StephanDollberg · 2025-03-28T09:44:46Z

It seems to me that the iobuf microbench space is too small for all the various cases that exist to append things to an iobuf. Feels like we are potentially missing out on cases.

travisdowns · 2025-04-01T18:16:46Z

This is selected to backport to 25.1.x? Is that right?

travisdowns · 2025-04-01T18:23:42Z

src/v/bytes/iobuf.h

@@ -251,6 +251,7 @@ class iobuf {
    size_t last_allocation_size() const;

    bool try_copy_append(const char* ptr, size_t size);
+    void append(fragment*);


missing comment, especially necessary here as there is a raw pointer involved

Good point, will add one.

ballard26 · 2025-04-01T18:26:38Z

This is selected to backport to 25.1.x? Is that right?

No, I believe we decide against backporting it in our last meeting.

rockwotj

LGTM outside of the comment about docs. Not sure if it was discussed out of band about adding more benchmark patterns per Stephan's comment

travisdowns · 2025-04-01T18:37:54Z

src/v/bytes/iobuf.h

    }
-    o.clear();
+    o._size = 0;


This drops the the update_generation() call which we shouldn't do (I guess there is no meta test for this since one didn't fail here).

Is this noticeably faster than clear()? If so maybe we just add the update_generation() call back in explicitly.

Let me check if it's any faster.

The effects appear to be negligible, will switch back to using iobuf::clear()

Yeah this seems more robust to future changes also.

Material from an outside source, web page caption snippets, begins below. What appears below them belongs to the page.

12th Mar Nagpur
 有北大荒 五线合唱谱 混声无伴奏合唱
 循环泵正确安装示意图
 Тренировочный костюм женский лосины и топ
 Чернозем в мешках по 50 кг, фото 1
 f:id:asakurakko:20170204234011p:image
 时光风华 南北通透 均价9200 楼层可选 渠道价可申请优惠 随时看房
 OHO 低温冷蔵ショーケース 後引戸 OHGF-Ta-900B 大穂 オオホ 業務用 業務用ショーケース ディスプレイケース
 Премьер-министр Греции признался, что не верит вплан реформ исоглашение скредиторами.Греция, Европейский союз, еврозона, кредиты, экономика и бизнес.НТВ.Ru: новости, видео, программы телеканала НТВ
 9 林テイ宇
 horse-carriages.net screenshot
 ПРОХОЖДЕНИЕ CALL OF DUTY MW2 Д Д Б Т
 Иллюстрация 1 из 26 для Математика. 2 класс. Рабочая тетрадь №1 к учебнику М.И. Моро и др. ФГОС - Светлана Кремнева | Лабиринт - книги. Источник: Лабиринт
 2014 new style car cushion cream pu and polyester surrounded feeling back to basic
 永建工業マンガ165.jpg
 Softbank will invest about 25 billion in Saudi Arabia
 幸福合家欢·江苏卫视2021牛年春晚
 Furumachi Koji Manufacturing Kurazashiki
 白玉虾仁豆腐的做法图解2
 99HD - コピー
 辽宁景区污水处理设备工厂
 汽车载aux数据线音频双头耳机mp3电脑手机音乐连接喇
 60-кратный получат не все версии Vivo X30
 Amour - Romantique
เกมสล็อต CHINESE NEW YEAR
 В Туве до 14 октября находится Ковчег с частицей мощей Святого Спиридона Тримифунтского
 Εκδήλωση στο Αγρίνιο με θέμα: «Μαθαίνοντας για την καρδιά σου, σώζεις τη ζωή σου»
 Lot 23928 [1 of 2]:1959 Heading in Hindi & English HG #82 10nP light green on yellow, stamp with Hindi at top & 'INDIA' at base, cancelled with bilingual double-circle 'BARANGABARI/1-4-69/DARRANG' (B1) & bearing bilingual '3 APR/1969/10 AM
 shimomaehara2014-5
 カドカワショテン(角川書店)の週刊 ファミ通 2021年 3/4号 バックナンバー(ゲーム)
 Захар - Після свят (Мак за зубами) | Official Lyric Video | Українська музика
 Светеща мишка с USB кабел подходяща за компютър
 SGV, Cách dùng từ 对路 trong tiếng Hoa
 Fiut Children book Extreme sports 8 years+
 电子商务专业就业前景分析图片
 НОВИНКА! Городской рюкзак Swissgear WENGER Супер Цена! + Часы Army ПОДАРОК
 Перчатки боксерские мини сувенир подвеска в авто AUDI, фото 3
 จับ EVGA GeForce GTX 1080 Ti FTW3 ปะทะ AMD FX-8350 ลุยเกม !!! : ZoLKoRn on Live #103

Instead of allocating a new fragment this PR re-uses the allocated fragments from the iobuf being appended. This reduces the iobuf::append benchmark from; | test | iterations | median | mad | min | max | allocs | tasks | inst | | - | - | - | - | - | - | - | - | - | | iobuf.append_bench_small | 33010000 | 8.845ns | 0.009ns | 8.834ns | 8.879ns | 0.008 | 0.000 | 180.1 | | iobuf.append_bench_medium | 9000 | 2.321us | 15.924ns | 2.305us | 2.595us | 0.627 | 0.000 | 2257.0 | | iobuf.append_bench_large | 1000 | 7.376us | 32.411ns | 7.344us | 7.454us | 4.000 | 0.000 | 6345.5 | To; | test | iterations | median | mad | min | max | allocs | tasks | inst | | - | - | - | - | - | - | - | - | - | | iobuf.append_bench_small | 32347000 | 8.838ns | 0.005ns | 8.829ns | 8.854ns | 0.008 | 0.000 | 174.1 | | iobuf.append_bench_medium | 9000 | 2.151us | 3.486ns | 2.132us | 2.269us | 0.626 | 0.000 | 2251.5 | | iobuf.append_bench_large | 1000 | 7.313us | 13.044ns | 7.240us | 7.368us | 1.750 | 0.000 | 6039.5 |

iobuf::append(fragment) already handles trimming the last fragment before appending. Therefore there is no need to repeat this work in iobuf::append(iobuf&&) or iobuf::append(temporary_buffer). This reduces the append microbench from; | test | iterations | median | mad | min | max | allocs | tasks | inst | | - | - | - | - | - | - | - | - | - | | iobuf.append_bench_small | 32347000 | 8.838ns | 0.005ns | 8.829ns | 8.854ns | 0.008 | 0.000 | 174.1 | | iobuf.append_bench_medium | 9000 | 2.151us | 3.486ns | 2.132us | 2.269us | 0.626 | 0.000 | 2251.5 | | iobuf.append_bench_large | 1000 | 7.313us | 13.044ns | 7.240us | 7.368us | 1.750 | 0.000 | 6039.5 | To; | test | iterations | median | mad | min | max | allocs | tasks | inst | | - | - | - | - | - | - | - | - | - | | iobuf.append_bench_small | 31733000 | 8.226ns | 0.003ns | 8.217ns | 8.253ns | 0.008 | 0.000 | 160.1 | | iobuf.append_bench_medium | 9000 | 2.146us | 18.402ns | 2.124us | 2.247us | 0.626 | 0.000 | 2237.9 | | iobuf.append_bench_large | 1000 | 7.346us | 14.547ns | 7.320us | 7.362us | 1.750 | 0.000 | 6017.9 |

…iobuf

travisdowns · 2025-04-02T14:22:02Z

@StephanDollberg

It seems to me that the iobuf microbench space is too small for all the various cases that exist to append things to an iobuf. Feels like we are potentially missing out on cases.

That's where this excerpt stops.